Exercise instructions
Exactly the lines from the one containing "Which is the" through the end of the data below are to be reproduced, and nothing besides them.
----
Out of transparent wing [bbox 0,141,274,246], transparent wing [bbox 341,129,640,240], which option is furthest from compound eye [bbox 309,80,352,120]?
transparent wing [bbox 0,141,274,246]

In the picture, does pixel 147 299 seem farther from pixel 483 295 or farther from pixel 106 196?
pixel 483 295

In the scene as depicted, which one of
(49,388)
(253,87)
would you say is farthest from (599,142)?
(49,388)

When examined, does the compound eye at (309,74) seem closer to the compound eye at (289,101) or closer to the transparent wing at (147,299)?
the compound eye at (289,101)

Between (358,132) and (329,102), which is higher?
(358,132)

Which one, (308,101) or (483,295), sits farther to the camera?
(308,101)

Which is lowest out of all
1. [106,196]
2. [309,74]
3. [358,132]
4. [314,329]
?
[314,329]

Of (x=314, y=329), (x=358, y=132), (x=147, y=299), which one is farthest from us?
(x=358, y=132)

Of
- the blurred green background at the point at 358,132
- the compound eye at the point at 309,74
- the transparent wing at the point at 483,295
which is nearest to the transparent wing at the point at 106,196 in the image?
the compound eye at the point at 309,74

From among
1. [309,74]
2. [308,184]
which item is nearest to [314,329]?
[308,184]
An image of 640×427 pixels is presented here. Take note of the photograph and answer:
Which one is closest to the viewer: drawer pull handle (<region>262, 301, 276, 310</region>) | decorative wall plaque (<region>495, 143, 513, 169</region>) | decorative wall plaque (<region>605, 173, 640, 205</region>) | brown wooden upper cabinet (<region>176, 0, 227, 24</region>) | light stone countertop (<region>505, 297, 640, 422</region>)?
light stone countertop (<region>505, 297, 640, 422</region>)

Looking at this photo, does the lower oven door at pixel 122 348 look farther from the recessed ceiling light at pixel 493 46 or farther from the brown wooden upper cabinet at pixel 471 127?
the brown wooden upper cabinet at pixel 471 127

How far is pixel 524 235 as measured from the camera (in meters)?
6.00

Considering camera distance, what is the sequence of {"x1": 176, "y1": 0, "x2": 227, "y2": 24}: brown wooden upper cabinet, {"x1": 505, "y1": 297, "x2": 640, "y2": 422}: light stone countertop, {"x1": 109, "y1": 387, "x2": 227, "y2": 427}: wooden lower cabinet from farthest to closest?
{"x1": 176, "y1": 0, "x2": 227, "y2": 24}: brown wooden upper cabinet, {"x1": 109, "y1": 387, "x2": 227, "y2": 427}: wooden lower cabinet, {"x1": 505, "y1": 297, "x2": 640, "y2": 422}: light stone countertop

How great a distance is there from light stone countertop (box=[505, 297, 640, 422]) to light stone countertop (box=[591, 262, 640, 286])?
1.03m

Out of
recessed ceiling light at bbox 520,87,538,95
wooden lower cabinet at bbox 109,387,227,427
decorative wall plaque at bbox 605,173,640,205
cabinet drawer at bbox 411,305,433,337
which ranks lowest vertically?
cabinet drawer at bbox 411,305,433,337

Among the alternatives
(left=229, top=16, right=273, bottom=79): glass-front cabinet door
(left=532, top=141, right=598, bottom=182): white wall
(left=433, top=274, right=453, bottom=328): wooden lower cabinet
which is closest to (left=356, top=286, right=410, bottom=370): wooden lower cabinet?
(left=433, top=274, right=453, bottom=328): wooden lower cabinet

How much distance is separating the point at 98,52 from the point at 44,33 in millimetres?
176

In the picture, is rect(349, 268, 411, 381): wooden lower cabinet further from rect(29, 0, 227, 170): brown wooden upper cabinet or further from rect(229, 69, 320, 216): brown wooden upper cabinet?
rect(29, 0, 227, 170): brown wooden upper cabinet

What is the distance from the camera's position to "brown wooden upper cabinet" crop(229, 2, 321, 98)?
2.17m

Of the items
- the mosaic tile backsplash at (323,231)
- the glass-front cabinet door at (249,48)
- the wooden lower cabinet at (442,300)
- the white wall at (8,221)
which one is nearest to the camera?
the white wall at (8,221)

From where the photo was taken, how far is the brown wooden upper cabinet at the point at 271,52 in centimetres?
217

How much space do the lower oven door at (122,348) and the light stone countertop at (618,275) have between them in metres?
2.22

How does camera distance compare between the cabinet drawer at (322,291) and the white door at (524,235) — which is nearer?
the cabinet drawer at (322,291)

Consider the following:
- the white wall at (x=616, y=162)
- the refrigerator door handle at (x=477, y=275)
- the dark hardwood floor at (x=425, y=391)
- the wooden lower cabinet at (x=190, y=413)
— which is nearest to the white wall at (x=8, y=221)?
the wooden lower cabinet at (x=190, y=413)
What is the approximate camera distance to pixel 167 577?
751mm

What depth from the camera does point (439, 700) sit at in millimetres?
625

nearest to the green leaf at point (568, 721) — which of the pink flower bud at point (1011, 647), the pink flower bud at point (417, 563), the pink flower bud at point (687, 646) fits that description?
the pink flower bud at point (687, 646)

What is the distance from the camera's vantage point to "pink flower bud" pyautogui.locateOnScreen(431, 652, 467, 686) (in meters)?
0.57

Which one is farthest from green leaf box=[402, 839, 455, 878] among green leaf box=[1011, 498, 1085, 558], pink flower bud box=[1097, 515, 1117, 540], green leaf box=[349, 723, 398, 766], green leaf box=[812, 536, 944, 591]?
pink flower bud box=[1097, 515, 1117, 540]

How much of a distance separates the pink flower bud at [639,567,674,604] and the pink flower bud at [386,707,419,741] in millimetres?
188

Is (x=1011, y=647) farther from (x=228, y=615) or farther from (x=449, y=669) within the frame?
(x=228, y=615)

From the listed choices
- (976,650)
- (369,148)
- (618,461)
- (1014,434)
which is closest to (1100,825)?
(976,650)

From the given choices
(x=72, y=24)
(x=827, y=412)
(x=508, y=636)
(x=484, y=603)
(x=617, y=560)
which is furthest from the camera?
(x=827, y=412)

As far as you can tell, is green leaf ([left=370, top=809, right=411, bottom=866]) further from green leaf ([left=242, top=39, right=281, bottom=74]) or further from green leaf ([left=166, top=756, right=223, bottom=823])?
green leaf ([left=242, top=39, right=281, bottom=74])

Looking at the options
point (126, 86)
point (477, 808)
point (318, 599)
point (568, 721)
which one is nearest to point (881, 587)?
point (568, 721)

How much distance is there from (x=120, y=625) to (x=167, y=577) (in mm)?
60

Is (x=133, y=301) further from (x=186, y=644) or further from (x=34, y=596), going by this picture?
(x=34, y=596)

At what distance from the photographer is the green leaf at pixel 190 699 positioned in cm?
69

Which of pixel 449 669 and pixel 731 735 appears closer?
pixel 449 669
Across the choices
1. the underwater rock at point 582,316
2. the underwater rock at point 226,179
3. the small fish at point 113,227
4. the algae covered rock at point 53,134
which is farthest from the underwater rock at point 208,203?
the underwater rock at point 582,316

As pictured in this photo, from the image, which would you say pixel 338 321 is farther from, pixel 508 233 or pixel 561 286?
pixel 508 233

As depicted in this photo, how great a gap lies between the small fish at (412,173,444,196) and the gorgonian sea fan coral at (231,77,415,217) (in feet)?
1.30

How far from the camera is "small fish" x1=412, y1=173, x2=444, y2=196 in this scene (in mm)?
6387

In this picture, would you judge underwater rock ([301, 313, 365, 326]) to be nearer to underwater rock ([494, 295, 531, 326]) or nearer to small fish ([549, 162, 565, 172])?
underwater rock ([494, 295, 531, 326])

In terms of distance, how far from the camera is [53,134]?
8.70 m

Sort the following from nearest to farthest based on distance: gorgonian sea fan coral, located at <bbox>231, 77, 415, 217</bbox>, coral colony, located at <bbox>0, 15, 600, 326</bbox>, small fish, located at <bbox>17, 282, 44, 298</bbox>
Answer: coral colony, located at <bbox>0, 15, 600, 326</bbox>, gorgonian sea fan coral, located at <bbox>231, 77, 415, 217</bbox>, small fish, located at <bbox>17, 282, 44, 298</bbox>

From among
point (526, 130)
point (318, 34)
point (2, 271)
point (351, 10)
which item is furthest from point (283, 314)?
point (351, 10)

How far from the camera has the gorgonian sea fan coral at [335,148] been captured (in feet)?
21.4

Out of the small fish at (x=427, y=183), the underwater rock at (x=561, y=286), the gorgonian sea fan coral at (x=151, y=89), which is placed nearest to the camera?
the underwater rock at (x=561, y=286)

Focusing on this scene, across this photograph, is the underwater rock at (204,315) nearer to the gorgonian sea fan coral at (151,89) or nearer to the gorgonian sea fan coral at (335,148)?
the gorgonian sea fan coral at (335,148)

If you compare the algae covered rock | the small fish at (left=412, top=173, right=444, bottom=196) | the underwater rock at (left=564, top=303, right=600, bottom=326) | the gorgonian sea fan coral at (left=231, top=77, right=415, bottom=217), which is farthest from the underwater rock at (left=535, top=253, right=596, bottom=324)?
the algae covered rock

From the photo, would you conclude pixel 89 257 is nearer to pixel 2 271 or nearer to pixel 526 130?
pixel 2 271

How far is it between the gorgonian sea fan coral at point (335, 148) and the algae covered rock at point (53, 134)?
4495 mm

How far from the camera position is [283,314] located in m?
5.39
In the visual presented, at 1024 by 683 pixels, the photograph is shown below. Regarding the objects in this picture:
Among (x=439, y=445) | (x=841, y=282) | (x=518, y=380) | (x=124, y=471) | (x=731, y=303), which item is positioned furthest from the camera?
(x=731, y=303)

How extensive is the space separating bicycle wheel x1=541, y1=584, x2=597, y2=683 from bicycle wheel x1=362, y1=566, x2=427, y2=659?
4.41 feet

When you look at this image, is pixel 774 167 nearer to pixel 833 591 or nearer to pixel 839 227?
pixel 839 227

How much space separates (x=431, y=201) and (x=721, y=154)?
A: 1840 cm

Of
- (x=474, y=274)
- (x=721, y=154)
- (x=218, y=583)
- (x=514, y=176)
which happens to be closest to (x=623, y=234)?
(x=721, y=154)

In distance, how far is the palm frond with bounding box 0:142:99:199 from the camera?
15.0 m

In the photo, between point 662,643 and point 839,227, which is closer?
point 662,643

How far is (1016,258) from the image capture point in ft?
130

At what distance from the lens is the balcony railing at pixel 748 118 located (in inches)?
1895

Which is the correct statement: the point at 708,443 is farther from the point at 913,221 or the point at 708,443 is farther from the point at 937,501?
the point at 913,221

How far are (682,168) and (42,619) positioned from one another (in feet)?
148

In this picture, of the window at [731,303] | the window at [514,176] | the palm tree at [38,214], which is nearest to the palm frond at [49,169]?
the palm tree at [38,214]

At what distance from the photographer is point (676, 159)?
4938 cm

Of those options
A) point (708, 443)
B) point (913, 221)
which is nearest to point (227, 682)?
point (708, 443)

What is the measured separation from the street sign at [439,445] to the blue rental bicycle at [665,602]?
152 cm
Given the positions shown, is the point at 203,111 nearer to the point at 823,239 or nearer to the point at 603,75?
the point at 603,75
----
Response to the task
Which is the correct statement: the point at 708,443 is farther from the point at 913,221 or the point at 708,443 is farther from the point at 937,501?
the point at 913,221

How far are (682,168) and (42,619) positioned from one another (in feet)?
148

In this picture, of the window at [731,303] | the window at [514,176] | the palm tree at [38,214], which is nearest to the palm frond at [49,169]?
the palm tree at [38,214]

At what distance from the photographer is point (676, 159)?
4938 cm

Of those options
A) point (708, 443)
B) point (913, 221)
which is nearest to point (227, 682)?
point (708, 443)

What is the measured separation from the street sign at [439,445] to the blue rental bicycle at [665,602]?
152 cm
Given the positions shown, is the point at 203,111 nearer to the point at 823,239 or nearer to the point at 603,75?
the point at 603,75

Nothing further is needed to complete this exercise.